ColossalAI/colossalai/inference/config.py

"""
Our config contains various options for inference optimization, it is a unified API that wraps all the configurations for inference.
"""

import logging
from dataclasses import dataclass
from typing import Optional, Union

import torch
import torch.distributed as dist

GibiByte = 1024**3

logger = logging.Logger(__name__)


@dataclass
class InferenceConfig:
    """The inference configuration.

    Args:
        micro_batch_size (int): the micro batch size. Only useful when `pp_size` > 1.
        micro_batch_buffer_size (int): the buffer size for micro batch. Normally, it should be the same as the number of pipeline stages.
        max_batch_size (int): Maximum batch size.
        max_output_len (int): Maximum output length.
        max_input_len (int): Maximum input length.
        block_size (int): The number of blocks in a logical block.
        dtype (Union[str, torch.dtype]): The data type for weights and activations.
        tp_size (int): Tensor parallel size.
        pp_size (int): Pipeline parallel size.
        max_seq_len (int): Maximum length of input sentence.
        beam_width (int): The maximum beam width used to initialize KV Cache.
            During generation, the beam width provided as sampling parameter should be less than or equivalent to this value.
        prefill_ratio (Optional[float]): A controling ratio for prefill and decoding in running list, we will do a step of prefill
            when the actual value exceeds this ratio.
        quant_mode (Optional[str]): Quantization mode.
        revision (Optional[str]): The specific version(a branch, name, a commit id, or a tag name) of model to use.
    """

    micro_batch_size: int = 1
    micro_batch_buffer_size: int = None
    max_batch_size: int = 8
    max_output_len: int = 256
    max_input_len: int = 256
    block_size: int = 16
    dtype: Union[str, torch.dtype] = torch.float32
    tp_size: int = 1
    pp_size: int = 1
    max_seq_len: int = 512
    # TODO: beam search is not support for now
    beam_width: int = 1
    # the ratio of prefill sequences to decoding sequences, we do prefill step once the actual value exceeds ratio
    prefill_ratio: Optional[float] = 1.2
    quant_mode: Optional[str] = None
    revision: Optional[str] = None

    def __post_init__(self):
        self._init_batch_size()
————
## Problem 1
Write out the inference config code from "micro_batch_buffer_size (int): the" up to and including "Maximum batch size.".
## Problem 2
For each statement, say yes or no to whether it agrees with the inference config code above, and quote the words of the code that decide it: (a) The default value of max_batch_size is 8. (b) Beam search is supported at present. (c) The default dtype is torch.float16.
————
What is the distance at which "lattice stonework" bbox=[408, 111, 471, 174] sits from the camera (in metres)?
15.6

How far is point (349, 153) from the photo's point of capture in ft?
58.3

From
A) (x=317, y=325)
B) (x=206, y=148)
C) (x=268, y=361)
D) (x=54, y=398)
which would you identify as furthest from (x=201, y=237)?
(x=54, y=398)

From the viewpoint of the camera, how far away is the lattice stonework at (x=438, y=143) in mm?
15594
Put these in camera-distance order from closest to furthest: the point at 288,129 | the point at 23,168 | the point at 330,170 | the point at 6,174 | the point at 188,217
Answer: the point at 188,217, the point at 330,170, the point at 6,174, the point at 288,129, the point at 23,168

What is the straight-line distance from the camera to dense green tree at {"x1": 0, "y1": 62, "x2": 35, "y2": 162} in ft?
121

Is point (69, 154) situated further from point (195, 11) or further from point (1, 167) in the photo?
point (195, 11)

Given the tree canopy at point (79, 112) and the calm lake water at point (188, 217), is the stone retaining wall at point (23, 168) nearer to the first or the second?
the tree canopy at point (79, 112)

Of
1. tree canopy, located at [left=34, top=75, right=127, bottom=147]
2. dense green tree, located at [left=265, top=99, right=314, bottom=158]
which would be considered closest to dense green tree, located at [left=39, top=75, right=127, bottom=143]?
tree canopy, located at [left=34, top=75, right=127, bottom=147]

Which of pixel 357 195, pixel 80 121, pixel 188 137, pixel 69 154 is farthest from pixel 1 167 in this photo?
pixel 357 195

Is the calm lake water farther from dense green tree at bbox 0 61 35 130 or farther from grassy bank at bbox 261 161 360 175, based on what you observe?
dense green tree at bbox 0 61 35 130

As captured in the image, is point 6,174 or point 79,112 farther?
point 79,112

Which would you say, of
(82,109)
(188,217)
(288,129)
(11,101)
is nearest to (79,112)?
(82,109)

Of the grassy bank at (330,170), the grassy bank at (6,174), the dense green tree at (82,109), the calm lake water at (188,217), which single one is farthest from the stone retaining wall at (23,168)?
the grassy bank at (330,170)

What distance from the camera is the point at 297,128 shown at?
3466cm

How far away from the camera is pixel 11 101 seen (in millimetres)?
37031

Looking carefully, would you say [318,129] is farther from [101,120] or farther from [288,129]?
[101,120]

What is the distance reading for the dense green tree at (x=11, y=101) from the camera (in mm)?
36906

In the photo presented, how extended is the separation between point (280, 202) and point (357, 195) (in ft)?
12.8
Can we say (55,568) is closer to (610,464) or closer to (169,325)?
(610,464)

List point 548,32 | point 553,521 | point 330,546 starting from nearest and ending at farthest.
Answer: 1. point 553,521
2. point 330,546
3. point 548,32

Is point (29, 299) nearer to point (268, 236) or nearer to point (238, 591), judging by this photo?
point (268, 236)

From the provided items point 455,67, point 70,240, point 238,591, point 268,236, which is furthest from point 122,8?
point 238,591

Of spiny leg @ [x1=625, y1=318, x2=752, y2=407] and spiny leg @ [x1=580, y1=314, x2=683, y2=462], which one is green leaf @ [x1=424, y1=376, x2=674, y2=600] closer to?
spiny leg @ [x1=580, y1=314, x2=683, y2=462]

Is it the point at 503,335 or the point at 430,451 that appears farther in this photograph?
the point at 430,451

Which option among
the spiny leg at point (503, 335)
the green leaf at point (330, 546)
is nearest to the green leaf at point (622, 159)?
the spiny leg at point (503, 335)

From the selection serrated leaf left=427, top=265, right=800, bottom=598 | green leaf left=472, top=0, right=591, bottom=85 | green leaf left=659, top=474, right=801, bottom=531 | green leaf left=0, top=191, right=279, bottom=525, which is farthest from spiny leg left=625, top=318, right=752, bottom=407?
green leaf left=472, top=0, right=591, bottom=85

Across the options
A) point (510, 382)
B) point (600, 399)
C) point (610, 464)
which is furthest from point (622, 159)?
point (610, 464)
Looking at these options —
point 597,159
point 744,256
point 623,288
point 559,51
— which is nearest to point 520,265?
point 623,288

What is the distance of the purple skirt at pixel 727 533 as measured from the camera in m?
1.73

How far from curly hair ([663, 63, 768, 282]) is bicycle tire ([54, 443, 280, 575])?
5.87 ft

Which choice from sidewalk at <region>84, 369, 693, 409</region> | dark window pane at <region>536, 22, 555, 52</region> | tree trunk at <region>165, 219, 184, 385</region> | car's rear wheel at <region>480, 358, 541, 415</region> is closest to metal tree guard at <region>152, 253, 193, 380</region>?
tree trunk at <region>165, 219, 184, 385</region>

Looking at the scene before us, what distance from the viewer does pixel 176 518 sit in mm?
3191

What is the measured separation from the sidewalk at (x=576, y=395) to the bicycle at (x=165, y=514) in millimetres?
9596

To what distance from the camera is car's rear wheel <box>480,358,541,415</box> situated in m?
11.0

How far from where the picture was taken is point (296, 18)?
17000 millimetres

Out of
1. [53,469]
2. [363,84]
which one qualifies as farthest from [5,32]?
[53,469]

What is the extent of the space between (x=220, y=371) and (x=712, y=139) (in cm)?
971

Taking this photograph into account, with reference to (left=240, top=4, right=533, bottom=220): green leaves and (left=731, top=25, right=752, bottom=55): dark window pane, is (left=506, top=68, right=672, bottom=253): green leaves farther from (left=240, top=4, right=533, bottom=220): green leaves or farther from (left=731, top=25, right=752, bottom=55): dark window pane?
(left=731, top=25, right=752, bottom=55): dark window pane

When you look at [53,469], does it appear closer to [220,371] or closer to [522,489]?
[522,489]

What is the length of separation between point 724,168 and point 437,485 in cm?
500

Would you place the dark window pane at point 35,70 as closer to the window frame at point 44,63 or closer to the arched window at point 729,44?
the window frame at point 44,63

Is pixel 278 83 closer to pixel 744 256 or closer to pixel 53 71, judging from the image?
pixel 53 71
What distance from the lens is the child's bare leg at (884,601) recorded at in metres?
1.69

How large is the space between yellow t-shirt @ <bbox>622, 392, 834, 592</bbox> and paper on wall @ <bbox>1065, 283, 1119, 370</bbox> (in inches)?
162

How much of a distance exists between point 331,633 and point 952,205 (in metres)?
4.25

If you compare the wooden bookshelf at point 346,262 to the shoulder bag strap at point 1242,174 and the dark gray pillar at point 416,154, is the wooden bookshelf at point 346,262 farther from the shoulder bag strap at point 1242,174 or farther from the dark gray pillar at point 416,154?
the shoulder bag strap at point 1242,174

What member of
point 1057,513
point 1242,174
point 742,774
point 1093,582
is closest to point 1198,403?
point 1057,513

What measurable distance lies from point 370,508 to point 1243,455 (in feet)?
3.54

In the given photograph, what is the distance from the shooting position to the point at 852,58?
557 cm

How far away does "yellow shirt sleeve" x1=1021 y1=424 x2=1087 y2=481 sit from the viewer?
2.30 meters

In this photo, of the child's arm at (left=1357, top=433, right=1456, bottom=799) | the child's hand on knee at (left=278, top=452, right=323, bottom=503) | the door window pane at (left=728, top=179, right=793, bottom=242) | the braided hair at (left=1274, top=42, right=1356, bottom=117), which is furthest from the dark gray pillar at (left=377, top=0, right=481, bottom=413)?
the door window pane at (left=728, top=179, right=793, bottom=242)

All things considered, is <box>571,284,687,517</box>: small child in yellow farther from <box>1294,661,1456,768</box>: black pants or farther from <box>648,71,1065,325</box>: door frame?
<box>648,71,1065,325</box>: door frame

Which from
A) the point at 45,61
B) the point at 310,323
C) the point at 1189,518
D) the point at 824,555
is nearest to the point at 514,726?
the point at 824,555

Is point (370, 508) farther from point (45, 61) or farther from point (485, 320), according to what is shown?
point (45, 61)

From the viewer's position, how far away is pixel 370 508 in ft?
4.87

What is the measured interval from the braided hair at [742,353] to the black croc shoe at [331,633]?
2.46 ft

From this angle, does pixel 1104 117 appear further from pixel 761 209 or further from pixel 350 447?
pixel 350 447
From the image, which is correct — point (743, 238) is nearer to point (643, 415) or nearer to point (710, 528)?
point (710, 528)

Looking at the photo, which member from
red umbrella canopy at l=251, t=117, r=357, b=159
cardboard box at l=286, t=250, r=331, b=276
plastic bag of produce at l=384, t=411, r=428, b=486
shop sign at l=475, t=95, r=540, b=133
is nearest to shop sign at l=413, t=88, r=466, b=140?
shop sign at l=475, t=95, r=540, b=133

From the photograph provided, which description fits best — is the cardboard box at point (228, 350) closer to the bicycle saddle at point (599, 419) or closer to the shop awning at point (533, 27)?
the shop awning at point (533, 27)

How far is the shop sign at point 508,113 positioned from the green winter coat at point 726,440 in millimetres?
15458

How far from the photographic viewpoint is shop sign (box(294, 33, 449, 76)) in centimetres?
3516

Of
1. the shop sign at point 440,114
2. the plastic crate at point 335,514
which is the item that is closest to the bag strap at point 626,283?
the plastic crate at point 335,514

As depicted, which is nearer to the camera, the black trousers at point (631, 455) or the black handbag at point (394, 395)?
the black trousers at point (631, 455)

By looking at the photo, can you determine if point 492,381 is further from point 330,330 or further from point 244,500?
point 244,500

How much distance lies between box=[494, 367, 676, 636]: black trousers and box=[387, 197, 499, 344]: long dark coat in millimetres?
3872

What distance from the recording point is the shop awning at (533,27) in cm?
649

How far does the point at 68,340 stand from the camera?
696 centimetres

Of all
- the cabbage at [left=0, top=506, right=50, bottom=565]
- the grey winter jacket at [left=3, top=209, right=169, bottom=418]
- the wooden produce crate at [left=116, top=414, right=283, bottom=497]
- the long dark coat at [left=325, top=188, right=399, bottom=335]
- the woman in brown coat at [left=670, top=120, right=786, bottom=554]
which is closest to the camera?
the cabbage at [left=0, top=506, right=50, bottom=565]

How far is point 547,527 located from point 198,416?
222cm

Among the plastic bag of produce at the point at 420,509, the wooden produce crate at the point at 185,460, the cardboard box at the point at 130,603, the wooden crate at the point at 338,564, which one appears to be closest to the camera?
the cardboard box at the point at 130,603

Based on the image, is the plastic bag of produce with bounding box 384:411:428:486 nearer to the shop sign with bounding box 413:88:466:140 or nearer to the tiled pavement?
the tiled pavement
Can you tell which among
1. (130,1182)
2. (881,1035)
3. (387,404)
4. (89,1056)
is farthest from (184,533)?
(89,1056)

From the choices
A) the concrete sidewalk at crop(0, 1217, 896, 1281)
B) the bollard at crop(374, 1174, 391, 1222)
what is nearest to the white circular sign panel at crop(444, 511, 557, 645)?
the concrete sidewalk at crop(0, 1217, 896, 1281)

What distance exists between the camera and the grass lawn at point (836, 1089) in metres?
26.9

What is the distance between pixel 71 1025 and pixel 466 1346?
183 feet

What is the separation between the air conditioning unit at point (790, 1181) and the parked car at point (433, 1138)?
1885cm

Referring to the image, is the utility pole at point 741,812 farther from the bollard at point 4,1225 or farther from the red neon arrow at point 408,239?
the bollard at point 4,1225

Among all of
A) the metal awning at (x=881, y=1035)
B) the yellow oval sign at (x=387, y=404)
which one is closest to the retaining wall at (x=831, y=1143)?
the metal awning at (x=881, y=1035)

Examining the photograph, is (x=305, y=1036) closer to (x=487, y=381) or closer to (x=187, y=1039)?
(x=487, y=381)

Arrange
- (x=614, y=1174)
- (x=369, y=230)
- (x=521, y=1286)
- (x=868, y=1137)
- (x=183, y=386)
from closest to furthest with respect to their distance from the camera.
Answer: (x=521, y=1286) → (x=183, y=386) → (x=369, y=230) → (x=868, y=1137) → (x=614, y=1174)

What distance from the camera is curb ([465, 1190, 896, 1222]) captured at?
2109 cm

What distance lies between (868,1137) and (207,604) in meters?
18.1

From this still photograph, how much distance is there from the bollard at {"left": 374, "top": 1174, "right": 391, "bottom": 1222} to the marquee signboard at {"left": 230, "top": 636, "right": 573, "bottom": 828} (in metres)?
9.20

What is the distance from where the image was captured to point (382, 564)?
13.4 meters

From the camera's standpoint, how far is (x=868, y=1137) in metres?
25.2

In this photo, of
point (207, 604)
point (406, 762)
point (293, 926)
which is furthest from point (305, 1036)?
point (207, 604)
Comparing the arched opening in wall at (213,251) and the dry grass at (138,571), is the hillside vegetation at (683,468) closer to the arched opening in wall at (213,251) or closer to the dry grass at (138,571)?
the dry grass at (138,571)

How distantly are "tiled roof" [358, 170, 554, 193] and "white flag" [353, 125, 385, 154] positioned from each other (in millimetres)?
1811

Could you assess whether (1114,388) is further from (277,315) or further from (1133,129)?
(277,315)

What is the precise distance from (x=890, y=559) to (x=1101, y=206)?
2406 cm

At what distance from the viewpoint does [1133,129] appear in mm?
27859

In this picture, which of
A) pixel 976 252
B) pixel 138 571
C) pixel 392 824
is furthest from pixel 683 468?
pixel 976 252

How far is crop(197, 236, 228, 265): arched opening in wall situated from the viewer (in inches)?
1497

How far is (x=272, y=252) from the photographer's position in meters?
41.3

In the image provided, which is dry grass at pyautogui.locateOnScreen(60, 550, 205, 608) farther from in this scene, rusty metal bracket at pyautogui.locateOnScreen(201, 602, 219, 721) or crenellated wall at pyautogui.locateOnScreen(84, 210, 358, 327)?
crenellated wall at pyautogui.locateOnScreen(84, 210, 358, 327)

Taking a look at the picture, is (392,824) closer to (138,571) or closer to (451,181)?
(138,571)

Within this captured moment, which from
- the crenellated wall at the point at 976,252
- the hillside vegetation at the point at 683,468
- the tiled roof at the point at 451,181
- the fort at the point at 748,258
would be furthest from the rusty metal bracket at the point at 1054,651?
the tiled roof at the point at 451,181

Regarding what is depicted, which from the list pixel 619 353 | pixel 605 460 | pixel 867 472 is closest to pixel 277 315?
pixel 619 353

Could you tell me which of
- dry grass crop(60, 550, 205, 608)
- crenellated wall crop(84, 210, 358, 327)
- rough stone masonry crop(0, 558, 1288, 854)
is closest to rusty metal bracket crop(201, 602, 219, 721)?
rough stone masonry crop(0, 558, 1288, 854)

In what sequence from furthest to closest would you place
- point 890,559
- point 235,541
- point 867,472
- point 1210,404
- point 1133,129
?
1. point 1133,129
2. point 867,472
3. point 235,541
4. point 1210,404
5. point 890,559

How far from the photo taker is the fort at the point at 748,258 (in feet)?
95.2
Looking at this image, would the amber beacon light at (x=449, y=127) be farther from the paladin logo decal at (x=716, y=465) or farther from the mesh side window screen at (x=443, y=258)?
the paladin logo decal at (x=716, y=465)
————
## Answer box 1
micro_batch_buffer_size (int): the buffer size for micro batch. Normally, it should be the same as the number of pipeline stages.
        max_batch_size (int): Maximum batch size.

## Answer box 2
(a) Yes: "max_batch_size: int = 8"
(b) No: "# TODO: beam search is not support for now"
(c) No: "dtype: Union[str, torch.dtype] = torch.float32"